The cathedral was a church dedicated to Saint Étienne, modest as compared with its medieval successor, Notre Dame, whose sacristy is placed on the same spot, yet showing that concentration of the arts in their expression of religious spirit which has made the churches of Europe at once the treasure-house of the student and the devotee, the inspiration of the poet, and the joy of the lover of color and of line. Both of these Christian churches have stood on ground already dedicated to religion, for under the choir of Notre Dame there was discovered in 1711 a pagan altar, now the chief relic of the museum in the Thermes. The inscription on the stone places it in the reign of the emperor Tiberius (14-37 A.D.), the successor of the great Augustus. Its inscription reads: “When Tiberius was emperor the Parisian Watermen publicly raised this altar to Jupiter, best and greatest.”

[Image unavailable.]

The NautÆ Stone.

These Watermen (Nautae) seem from early days to have been an important guild, first as carriers of merchandise and later as an administrative body. In the twelfth century the band was called the Brotherhood of Water Merchants, and its head the Provost of the Water Merchants, a name given in shortened form—Provost of the Merchants—to the first magistrate of the city up to the time of the Revolution at the end of the eighteenth century. Even to-day such of the duties of the Prefect of the Seine as apply not to the Department of the Seine but to the city of Paris alone are comparable to those of the Provost of the Merchants. From the seal of the Nautae, a boat, has developed the present coat of arms of the City of Paris.

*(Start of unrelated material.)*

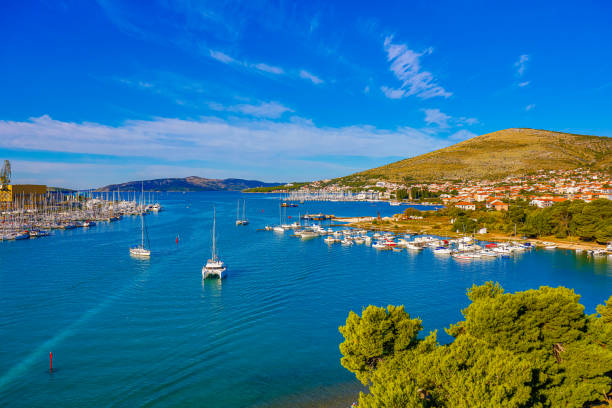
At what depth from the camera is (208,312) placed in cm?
2203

It was about the middle of the third century that the altar to greatest Jupiter began to be deserted by its worshipers, for it was then that Saint Denis came to Paris to preach the new religion, and with his coming and the Emperor Constantine’s conversion Christian churches began to be built. Even the martyrdom of Saint Denis, who, according to Gregory of Tours, “ended his earthly life by the sword,” was no check to believers. Legend has it that his head was stricken off on Montmartre, the hill towering above Paris on the north, and to-day crowned by the pearl-white dome of the basilica of the SacrÉ Coeur gleaming, mysterious, through the city’s eternal haze. The hill’s name has been said to mean “Mount of Mars,” because of a pagan altar raised upon its summit, or “Mount of the Martyr,” referring to the death of Saint Denis. Either derivation may be defended, and neither contradicts the story that the holy Bishop of Paris, decapitated, picked up his head and carried it for several miles before a kindly-disposed woman offered him burial. Over his remains a chapel was raised, restored about two centuries later by Sainte GeneviÈve, and replaced in 630 by the basilica which Dagobert I (602-638) erected to house fittingly that most holy relic, the head of the saint. The existing church was begun about five hundred years later by Suger, the minister of Louis VI who adopted the oriflamme of Saint Denis as the royal standard of France. The flag hung above the altar and was used only when the king went into battle himself. Since the English victory on the field of Agincourt (1415) it has not left the church. The banner (in replica) stands to-day in the choir behind and to the left of the high altar. Throughout the church are the tombs of the Kings of France from Dagobert to Louis XVIII—twelve centuries of royal bones.

The canonization of Martin, bishop of Tours, the soldier saint who did not hesitate to divide his cloak with the shivering poor, received early recognition in Paris, where, indeed, he has always been popular. In what was in Roman days the country but is now well within the city limits a chapel was reared in his honor on the spot where he stopped to cure a leper when he was on his way to Paris. In the eleventh century it was replaced by the Priory of Saint Martin-des-Champs, which developed into one of the huge monastic establishments which were each a little world in itself during the middle ages. Another chapel to Saint Martin rose at the mainland end of the bridge leading from the island to the right bank.

It was a fair and prosperous city that the world conquerors had nursed beside the Seine; it remained for time to prove whether its five centuries of growth had made it strong and sound or whether its heart was rotten and its roots uncertain of their hold.